24/02/2020
“Un’immagine vale più di mille parole”. È un modo di dire suggestivo e ormai talmente diffuso che quasi nessuno pensa di fare obiezioni in merito al suo senso. E si continua a ripeterlo come fosse un assioma universale. Eppure, se un’immagine vale più di mille parole, allora rischia anche di essere interpretata in più di mille modi, perché le immagini prendono un significato in funzione di chi le guarda e in relazione alla sua cultura. E quando la cultura di chi propone un’immagine non è la medesima di chi quell’immagine la osserva, la conseguenza di questo “incontro” produce come minimo dei malintesi. Ed è ciò che accade quotidianamente a cura di chi, soprattutto nel mondo della comunicazione commerciale, usa in modo superficiale e sedicentemente creativo, combinazioni di immagini come personale scorciatoia per evitare di impegnarsi in argomentazioni verbali. Si pensi, estremizzando, a quali possano essere i “motivi emotivi” che spingono certe culture ad attribuire, alla costruzione di immagini, l’importanza che conduce alla venerazione di miti o, al contrario, al divieto di riprodurre immagini di esseri viventi. E si pensi, in merito a questo, al significato che il semplice acquisto di un’opera d’arte può rappresentare per Paesi interi: “… ma se l’Islam vieta le figura umane, come mai non creano problemi le campagne pubblicitarie con fotomodelle, a meno che non siano troppo poco vestite rispetto al “comune senso del pudore” locale – come è successo a Gisele Bundchen qualche anno fa? E se il divieto riguarda soprattutto Allah e i profeti, come si spiega l’investimento record saudita per il “Salvator Mundi”?…” (dall’articolo del 4 giugno 2018 de L’Espresso “Ma se l’Islam vieta le immagini perché un Leonardo è finito in Arabia?” di Angiola Codacci-Pisanelli).
Ma anche senza scomodare troppi significati attinenti credenze e religioni, in certi “divieti orientali” vi è tuttavia una certa forma di saggezza e di consapevolezza della fragilità e del condizionamento della mente umana che il mondo globalizzato, altrettanto consapevolmente ignora, andando incontro a quello che potremmo chiamare “un forte rischio di idolatria”. E questo è vero soprattutto oggi che il mondo è diventato così “liquido” da dare origine ad un’inevitabile mescolanza di diverse sensibilità. Senza immagini e rappresentazioni artificiali di esseri viventi, non c’è infatti il rischio che qualcuno finisca per “venerare il vitello d’oro invece del vero Dio”. E in questa metafora i vitelli d’oro sono diventati i marchi, con le immagini da loro diffuse per attirare le deboli menti di chi, comprandoli, crede ancora oggi di poterne assimilare il comunque inesistente, artificiale e artefatto valore. Le immagini intendono “spiegare” sostituendosi alle parole, ma ciò non esclude che anche le immagini possano ingannare se, per esempio, chi le utilizza aveva tale intenzione.

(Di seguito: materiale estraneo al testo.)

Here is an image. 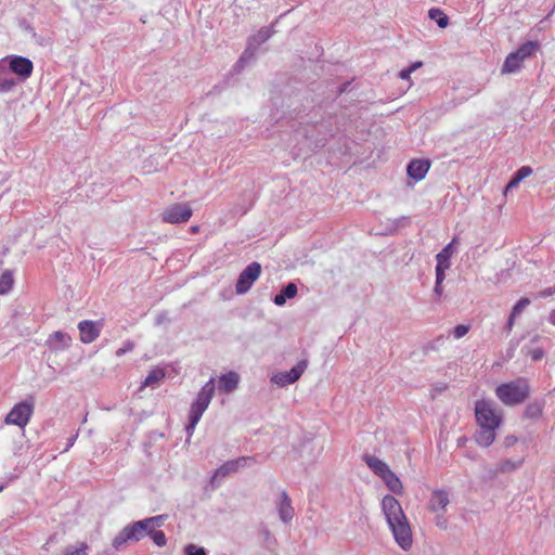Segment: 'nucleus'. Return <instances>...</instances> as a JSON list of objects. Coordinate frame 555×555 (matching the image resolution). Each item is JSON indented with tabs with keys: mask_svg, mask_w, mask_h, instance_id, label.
I'll return each mask as SVG.
<instances>
[{
	"mask_svg": "<svg viewBox=\"0 0 555 555\" xmlns=\"http://www.w3.org/2000/svg\"><path fill=\"white\" fill-rule=\"evenodd\" d=\"M382 508L397 544L404 551L413 545V531L399 501L390 494L382 500Z\"/></svg>",
	"mask_w": 555,
	"mask_h": 555,
	"instance_id": "f257e3e1",
	"label": "nucleus"
},
{
	"mask_svg": "<svg viewBox=\"0 0 555 555\" xmlns=\"http://www.w3.org/2000/svg\"><path fill=\"white\" fill-rule=\"evenodd\" d=\"M495 393L500 401L507 406L522 403L529 396V386L524 378H517L500 384Z\"/></svg>",
	"mask_w": 555,
	"mask_h": 555,
	"instance_id": "f03ea898",
	"label": "nucleus"
},
{
	"mask_svg": "<svg viewBox=\"0 0 555 555\" xmlns=\"http://www.w3.org/2000/svg\"><path fill=\"white\" fill-rule=\"evenodd\" d=\"M215 395V379L210 378L209 382L198 391L195 402L191 405L189 412V425L186 426V431L189 435H192L197 422L203 416V412H205Z\"/></svg>",
	"mask_w": 555,
	"mask_h": 555,
	"instance_id": "7ed1b4c3",
	"label": "nucleus"
},
{
	"mask_svg": "<svg viewBox=\"0 0 555 555\" xmlns=\"http://www.w3.org/2000/svg\"><path fill=\"white\" fill-rule=\"evenodd\" d=\"M149 527L144 520L134 521L120 530L112 540V546L120 550L129 542H139L147 535Z\"/></svg>",
	"mask_w": 555,
	"mask_h": 555,
	"instance_id": "20e7f679",
	"label": "nucleus"
},
{
	"mask_svg": "<svg viewBox=\"0 0 555 555\" xmlns=\"http://www.w3.org/2000/svg\"><path fill=\"white\" fill-rule=\"evenodd\" d=\"M450 504V494L444 490H433L428 500V509L436 515L435 524L439 529H447V520L443 517L447 506Z\"/></svg>",
	"mask_w": 555,
	"mask_h": 555,
	"instance_id": "39448f33",
	"label": "nucleus"
},
{
	"mask_svg": "<svg viewBox=\"0 0 555 555\" xmlns=\"http://www.w3.org/2000/svg\"><path fill=\"white\" fill-rule=\"evenodd\" d=\"M34 413V400L29 398L15 404L10 413L7 414L4 422L8 425H16L20 428H24Z\"/></svg>",
	"mask_w": 555,
	"mask_h": 555,
	"instance_id": "423d86ee",
	"label": "nucleus"
},
{
	"mask_svg": "<svg viewBox=\"0 0 555 555\" xmlns=\"http://www.w3.org/2000/svg\"><path fill=\"white\" fill-rule=\"evenodd\" d=\"M475 416L479 426L500 427L502 416L493 409L491 402L479 400L475 404Z\"/></svg>",
	"mask_w": 555,
	"mask_h": 555,
	"instance_id": "0eeeda50",
	"label": "nucleus"
},
{
	"mask_svg": "<svg viewBox=\"0 0 555 555\" xmlns=\"http://www.w3.org/2000/svg\"><path fill=\"white\" fill-rule=\"evenodd\" d=\"M11 74H15L21 81L27 80L33 74V62L22 55L11 54L1 60Z\"/></svg>",
	"mask_w": 555,
	"mask_h": 555,
	"instance_id": "6e6552de",
	"label": "nucleus"
},
{
	"mask_svg": "<svg viewBox=\"0 0 555 555\" xmlns=\"http://www.w3.org/2000/svg\"><path fill=\"white\" fill-rule=\"evenodd\" d=\"M261 274V266L259 262L254 261L246 267L238 275L235 284L236 294H246L254 283L259 279Z\"/></svg>",
	"mask_w": 555,
	"mask_h": 555,
	"instance_id": "1a4fd4ad",
	"label": "nucleus"
},
{
	"mask_svg": "<svg viewBox=\"0 0 555 555\" xmlns=\"http://www.w3.org/2000/svg\"><path fill=\"white\" fill-rule=\"evenodd\" d=\"M307 366L308 362L306 360H302L298 362L297 365L291 369L289 371H284L283 373L274 374L271 380L281 387L287 386L298 380L302 373L307 370Z\"/></svg>",
	"mask_w": 555,
	"mask_h": 555,
	"instance_id": "9d476101",
	"label": "nucleus"
},
{
	"mask_svg": "<svg viewBox=\"0 0 555 555\" xmlns=\"http://www.w3.org/2000/svg\"><path fill=\"white\" fill-rule=\"evenodd\" d=\"M192 216V208L189 205L175 204L163 212V220L168 223L186 222Z\"/></svg>",
	"mask_w": 555,
	"mask_h": 555,
	"instance_id": "9b49d317",
	"label": "nucleus"
},
{
	"mask_svg": "<svg viewBox=\"0 0 555 555\" xmlns=\"http://www.w3.org/2000/svg\"><path fill=\"white\" fill-rule=\"evenodd\" d=\"M101 328H102V323L101 322H93V321H88V320H85V321H81L78 323V333H80V339L82 343L85 344H90L92 341H94L100 333H101Z\"/></svg>",
	"mask_w": 555,
	"mask_h": 555,
	"instance_id": "f8f14e48",
	"label": "nucleus"
},
{
	"mask_svg": "<svg viewBox=\"0 0 555 555\" xmlns=\"http://www.w3.org/2000/svg\"><path fill=\"white\" fill-rule=\"evenodd\" d=\"M251 460L248 456H241L236 460H231L221 465L212 477V482H215L218 478H223L231 473L236 472L241 466H244L247 461Z\"/></svg>",
	"mask_w": 555,
	"mask_h": 555,
	"instance_id": "ddd939ff",
	"label": "nucleus"
},
{
	"mask_svg": "<svg viewBox=\"0 0 555 555\" xmlns=\"http://www.w3.org/2000/svg\"><path fill=\"white\" fill-rule=\"evenodd\" d=\"M430 169V162L427 159H414L408 164V175L416 180H423Z\"/></svg>",
	"mask_w": 555,
	"mask_h": 555,
	"instance_id": "4468645a",
	"label": "nucleus"
},
{
	"mask_svg": "<svg viewBox=\"0 0 555 555\" xmlns=\"http://www.w3.org/2000/svg\"><path fill=\"white\" fill-rule=\"evenodd\" d=\"M479 430L475 435V441L476 443L481 448H488L493 444L496 438L495 430L499 427H492V426H479Z\"/></svg>",
	"mask_w": 555,
	"mask_h": 555,
	"instance_id": "2eb2a0df",
	"label": "nucleus"
},
{
	"mask_svg": "<svg viewBox=\"0 0 555 555\" xmlns=\"http://www.w3.org/2000/svg\"><path fill=\"white\" fill-rule=\"evenodd\" d=\"M278 512L280 519L284 522H288L294 517V507L292 506V500L285 490H282L280 493V502L278 505Z\"/></svg>",
	"mask_w": 555,
	"mask_h": 555,
	"instance_id": "dca6fc26",
	"label": "nucleus"
},
{
	"mask_svg": "<svg viewBox=\"0 0 555 555\" xmlns=\"http://www.w3.org/2000/svg\"><path fill=\"white\" fill-rule=\"evenodd\" d=\"M17 86V80L9 72L3 62H0V94L12 92Z\"/></svg>",
	"mask_w": 555,
	"mask_h": 555,
	"instance_id": "f3484780",
	"label": "nucleus"
},
{
	"mask_svg": "<svg viewBox=\"0 0 555 555\" xmlns=\"http://www.w3.org/2000/svg\"><path fill=\"white\" fill-rule=\"evenodd\" d=\"M47 343L53 350H63L69 347L72 338L65 332H55L49 336Z\"/></svg>",
	"mask_w": 555,
	"mask_h": 555,
	"instance_id": "a211bd4d",
	"label": "nucleus"
},
{
	"mask_svg": "<svg viewBox=\"0 0 555 555\" xmlns=\"http://www.w3.org/2000/svg\"><path fill=\"white\" fill-rule=\"evenodd\" d=\"M454 242L455 240H453L452 243H449L446 247L442 248L440 253L436 255V272L444 273V271L450 268V258L452 257V246L454 245Z\"/></svg>",
	"mask_w": 555,
	"mask_h": 555,
	"instance_id": "6ab92c4d",
	"label": "nucleus"
},
{
	"mask_svg": "<svg viewBox=\"0 0 555 555\" xmlns=\"http://www.w3.org/2000/svg\"><path fill=\"white\" fill-rule=\"evenodd\" d=\"M363 460L366 462L369 467L380 478H383L390 470L387 463L375 455L366 454L363 456Z\"/></svg>",
	"mask_w": 555,
	"mask_h": 555,
	"instance_id": "aec40b11",
	"label": "nucleus"
},
{
	"mask_svg": "<svg viewBox=\"0 0 555 555\" xmlns=\"http://www.w3.org/2000/svg\"><path fill=\"white\" fill-rule=\"evenodd\" d=\"M297 292L298 288L296 284L289 283L274 296L273 301L276 306L285 305L287 298H294L297 295Z\"/></svg>",
	"mask_w": 555,
	"mask_h": 555,
	"instance_id": "412c9836",
	"label": "nucleus"
},
{
	"mask_svg": "<svg viewBox=\"0 0 555 555\" xmlns=\"http://www.w3.org/2000/svg\"><path fill=\"white\" fill-rule=\"evenodd\" d=\"M382 480L385 482L389 491L397 495H401L403 491L402 483L391 469L382 478Z\"/></svg>",
	"mask_w": 555,
	"mask_h": 555,
	"instance_id": "4be33fe9",
	"label": "nucleus"
},
{
	"mask_svg": "<svg viewBox=\"0 0 555 555\" xmlns=\"http://www.w3.org/2000/svg\"><path fill=\"white\" fill-rule=\"evenodd\" d=\"M522 61L524 60H521L517 53L511 52L504 61L502 66V74H511L516 72L520 67Z\"/></svg>",
	"mask_w": 555,
	"mask_h": 555,
	"instance_id": "5701e85b",
	"label": "nucleus"
},
{
	"mask_svg": "<svg viewBox=\"0 0 555 555\" xmlns=\"http://www.w3.org/2000/svg\"><path fill=\"white\" fill-rule=\"evenodd\" d=\"M237 383L238 375L233 373V371H230L228 374H223L220 377L219 388L222 389L224 392H231L236 388Z\"/></svg>",
	"mask_w": 555,
	"mask_h": 555,
	"instance_id": "b1692460",
	"label": "nucleus"
},
{
	"mask_svg": "<svg viewBox=\"0 0 555 555\" xmlns=\"http://www.w3.org/2000/svg\"><path fill=\"white\" fill-rule=\"evenodd\" d=\"M89 544L80 541L75 545L65 546L60 555H89Z\"/></svg>",
	"mask_w": 555,
	"mask_h": 555,
	"instance_id": "393cba45",
	"label": "nucleus"
},
{
	"mask_svg": "<svg viewBox=\"0 0 555 555\" xmlns=\"http://www.w3.org/2000/svg\"><path fill=\"white\" fill-rule=\"evenodd\" d=\"M538 48H539L538 42L528 41V42L521 44L514 53H517L521 57V60H525V59L533 55L534 50H537Z\"/></svg>",
	"mask_w": 555,
	"mask_h": 555,
	"instance_id": "a878e982",
	"label": "nucleus"
},
{
	"mask_svg": "<svg viewBox=\"0 0 555 555\" xmlns=\"http://www.w3.org/2000/svg\"><path fill=\"white\" fill-rule=\"evenodd\" d=\"M428 14L429 17L434 20L440 28H444L450 23V18L441 9H431Z\"/></svg>",
	"mask_w": 555,
	"mask_h": 555,
	"instance_id": "bb28decb",
	"label": "nucleus"
},
{
	"mask_svg": "<svg viewBox=\"0 0 555 555\" xmlns=\"http://www.w3.org/2000/svg\"><path fill=\"white\" fill-rule=\"evenodd\" d=\"M13 275L10 271H5L0 275V295L7 294L13 287Z\"/></svg>",
	"mask_w": 555,
	"mask_h": 555,
	"instance_id": "cd10ccee",
	"label": "nucleus"
},
{
	"mask_svg": "<svg viewBox=\"0 0 555 555\" xmlns=\"http://www.w3.org/2000/svg\"><path fill=\"white\" fill-rule=\"evenodd\" d=\"M166 376V373L164 370L162 369H155V370H152L145 377L144 382H143V385L144 386H151L159 380H162L163 378H165Z\"/></svg>",
	"mask_w": 555,
	"mask_h": 555,
	"instance_id": "c85d7f7f",
	"label": "nucleus"
},
{
	"mask_svg": "<svg viewBox=\"0 0 555 555\" xmlns=\"http://www.w3.org/2000/svg\"><path fill=\"white\" fill-rule=\"evenodd\" d=\"M167 518H168L167 515H158V516L145 518L143 520L150 530L151 529L155 530L156 528L162 527Z\"/></svg>",
	"mask_w": 555,
	"mask_h": 555,
	"instance_id": "c756f323",
	"label": "nucleus"
},
{
	"mask_svg": "<svg viewBox=\"0 0 555 555\" xmlns=\"http://www.w3.org/2000/svg\"><path fill=\"white\" fill-rule=\"evenodd\" d=\"M147 535L151 537V539L157 546L163 547L167 544V537H166V533L163 531H157V530L151 529V530H149Z\"/></svg>",
	"mask_w": 555,
	"mask_h": 555,
	"instance_id": "7c9ffc66",
	"label": "nucleus"
},
{
	"mask_svg": "<svg viewBox=\"0 0 555 555\" xmlns=\"http://www.w3.org/2000/svg\"><path fill=\"white\" fill-rule=\"evenodd\" d=\"M521 463H522V459H519L516 462L506 460L500 464V470L502 473L512 472V470L516 469L517 467H519L521 465Z\"/></svg>",
	"mask_w": 555,
	"mask_h": 555,
	"instance_id": "2f4dec72",
	"label": "nucleus"
},
{
	"mask_svg": "<svg viewBox=\"0 0 555 555\" xmlns=\"http://www.w3.org/2000/svg\"><path fill=\"white\" fill-rule=\"evenodd\" d=\"M530 304V300L529 298L527 297H521L513 307L512 309V314L513 315H519L522 310Z\"/></svg>",
	"mask_w": 555,
	"mask_h": 555,
	"instance_id": "473e14b6",
	"label": "nucleus"
},
{
	"mask_svg": "<svg viewBox=\"0 0 555 555\" xmlns=\"http://www.w3.org/2000/svg\"><path fill=\"white\" fill-rule=\"evenodd\" d=\"M185 555H207L206 550L202 546H196L193 543H189L184 546Z\"/></svg>",
	"mask_w": 555,
	"mask_h": 555,
	"instance_id": "72a5a7b5",
	"label": "nucleus"
},
{
	"mask_svg": "<svg viewBox=\"0 0 555 555\" xmlns=\"http://www.w3.org/2000/svg\"><path fill=\"white\" fill-rule=\"evenodd\" d=\"M542 406L540 404H529L526 408L525 414L528 417H538L542 415Z\"/></svg>",
	"mask_w": 555,
	"mask_h": 555,
	"instance_id": "f704fd0d",
	"label": "nucleus"
},
{
	"mask_svg": "<svg viewBox=\"0 0 555 555\" xmlns=\"http://www.w3.org/2000/svg\"><path fill=\"white\" fill-rule=\"evenodd\" d=\"M470 327L468 325H457L453 331L454 337L457 339L462 338L468 333Z\"/></svg>",
	"mask_w": 555,
	"mask_h": 555,
	"instance_id": "c9c22d12",
	"label": "nucleus"
},
{
	"mask_svg": "<svg viewBox=\"0 0 555 555\" xmlns=\"http://www.w3.org/2000/svg\"><path fill=\"white\" fill-rule=\"evenodd\" d=\"M444 280V273L442 272H436V285H435V292L437 293V295H441V292H442V288H441V284Z\"/></svg>",
	"mask_w": 555,
	"mask_h": 555,
	"instance_id": "e433bc0d",
	"label": "nucleus"
},
{
	"mask_svg": "<svg viewBox=\"0 0 555 555\" xmlns=\"http://www.w3.org/2000/svg\"><path fill=\"white\" fill-rule=\"evenodd\" d=\"M532 172V169L529 167H521L520 169H517V172H515V177L521 181L526 177H528Z\"/></svg>",
	"mask_w": 555,
	"mask_h": 555,
	"instance_id": "4c0bfd02",
	"label": "nucleus"
},
{
	"mask_svg": "<svg viewBox=\"0 0 555 555\" xmlns=\"http://www.w3.org/2000/svg\"><path fill=\"white\" fill-rule=\"evenodd\" d=\"M554 294H555V287H548L543 291H540L539 296L546 298V297L553 296Z\"/></svg>",
	"mask_w": 555,
	"mask_h": 555,
	"instance_id": "58836bf2",
	"label": "nucleus"
},
{
	"mask_svg": "<svg viewBox=\"0 0 555 555\" xmlns=\"http://www.w3.org/2000/svg\"><path fill=\"white\" fill-rule=\"evenodd\" d=\"M413 73L409 69V68H404L402 70L399 72V78L402 79V80H409L411 78V75Z\"/></svg>",
	"mask_w": 555,
	"mask_h": 555,
	"instance_id": "ea45409f",
	"label": "nucleus"
},
{
	"mask_svg": "<svg viewBox=\"0 0 555 555\" xmlns=\"http://www.w3.org/2000/svg\"><path fill=\"white\" fill-rule=\"evenodd\" d=\"M516 318H517L516 315H513L511 313V315H509V318L507 320V323H506V330H507L508 333H511L513 331Z\"/></svg>",
	"mask_w": 555,
	"mask_h": 555,
	"instance_id": "a19ab883",
	"label": "nucleus"
},
{
	"mask_svg": "<svg viewBox=\"0 0 555 555\" xmlns=\"http://www.w3.org/2000/svg\"><path fill=\"white\" fill-rule=\"evenodd\" d=\"M132 348H133V343H128L125 348L116 350V356L120 357V356L125 354L127 351L132 350Z\"/></svg>",
	"mask_w": 555,
	"mask_h": 555,
	"instance_id": "79ce46f5",
	"label": "nucleus"
},
{
	"mask_svg": "<svg viewBox=\"0 0 555 555\" xmlns=\"http://www.w3.org/2000/svg\"><path fill=\"white\" fill-rule=\"evenodd\" d=\"M520 181L514 176L506 185V191L516 188Z\"/></svg>",
	"mask_w": 555,
	"mask_h": 555,
	"instance_id": "37998d69",
	"label": "nucleus"
},
{
	"mask_svg": "<svg viewBox=\"0 0 555 555\" xmlns=\"http://www.w3.org/2000/svg\"><path fill=\"white\" fill-rule=\"evenodd\" d=\"M422 66H423V62L422 61H417V62H414L412 65H410L408 67V69L411 70L412 73H414L415 70H417Z\"/></svg>",
	"mask_w": 555,
	"mask_h": 555,
	"instance_id": "c03bdc74",
	"label": "nucleus"
},
{
	"mask_svg": "<svg viewBox=\"0 0 555 555\" xmlns=\"http://www.w3.org/2000/svg\"><path fill=\"white\" fill-rule=\"evenodd\" d=\"M543 357V351L540 349L533 350V360H540Z\"/></svg>",
	"mask_w": 555,
	"mask_h": 555,
	"instance_id": "a18cd8bd",
	"label": "nucleus"
},
{
	"mask_svg": "<svg viewBox=\"0 0 555 555\" xmlns=\"http://www.w3.org/2000/svg\"><path fill=\"white\" fill-rule=\"evenodd\" d=\"M548 321L553 326H555V308L550 312Z\"/></svg>",
	"mask_w": 555,
	"mask_h": 555,
	"instance_id": "49530a36",
	"label": "nucleus"
},
{
	"mask_svg": "<svg viewBox=\"0 0 555 555\" xmlns=\"http://www.w3.org/2000/svg\"><path fill=\"white\" fill-rule=\"evenodd\" d=\"M516 441H517V439L515 437H507L506 440H505L507 447H511Z\"/></svg>",
	"mask_w": 555,
	"mask_h": 555,
	"instance_id": "de8ad7c7",
	"label": "nucleus"
},
{
	"mask_svg": "<svg viewBox=\"0 0 555 555\" xmlns=\"http://www.w3.org/2000/svg\"><path fill=\"white\" fill-rule=\"evenodd\" d=\"M198 230H199L198 225H192V227L190 228L191 233H197V232H198Z\"/></svg>",
	"mask_w": 555,
	"mask_h": 555,
	"instance_id": "09e8293b",
	"label": "nucleus"
},
{
	"mask_svg": "<svg viewBox=\"0 0 555 555\" xmlns=\"http://www.w3.org/2000/svg\"><path fill=\"white\" fill-rule=\"evenodd\" d=\"M2 490H3V488H2V487H0V491H2Z\"/></svg>",
	"mask_w": 555,
	"mask_h": 555,
	"instance_id": "8fccbe9b",
	"label": "nucleus"
}]
</instances>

Se in tempi ormai remoti quindi, erano le immagini che potevano sopperire alla diffusa mancanza di alfabetizzazione per trasmettere messaggi, oggi il loro uso inutilmente esasperato, e per certi versi squinternato e strumentale, rischia di far arretrare le faticose conquiste culturali di intere popolazioni, vanificandone gli investimenti fatti per formare coscienze indipendenti, consapevoli, responsabili e libere. Non bastassero le analisi sul livello di analfabetismo in cui pare siano incredibilmente piombate intere generazioni, almeno l’evidenza di certe derive testimoniate dai nuovi media dovrebbe convincerci che potrebbe essere arrivato il momento di tornare ad un più diffuso utilizzo consapevole del verbo. Ma a patto che si riesca a ricostruire e a restituire il significato esatto delle parole coniate per esprimere precisi significati, senza dover ricorrere a immagini di comodo per definirle. Così come ogni ostacolo che ci si presenti induce nuove abilità per aggirarlo, autoimporsi di usare più parole, in sostituzione delle immagini, potrebbe aiutare ad approfondire e ritrovare le qualità formative e comunicative del verbo e accrescere le capacità intellettive individuali di ognuno. Immaginarsi le parole potrebbe essere allora la via di un recupero di civiltà.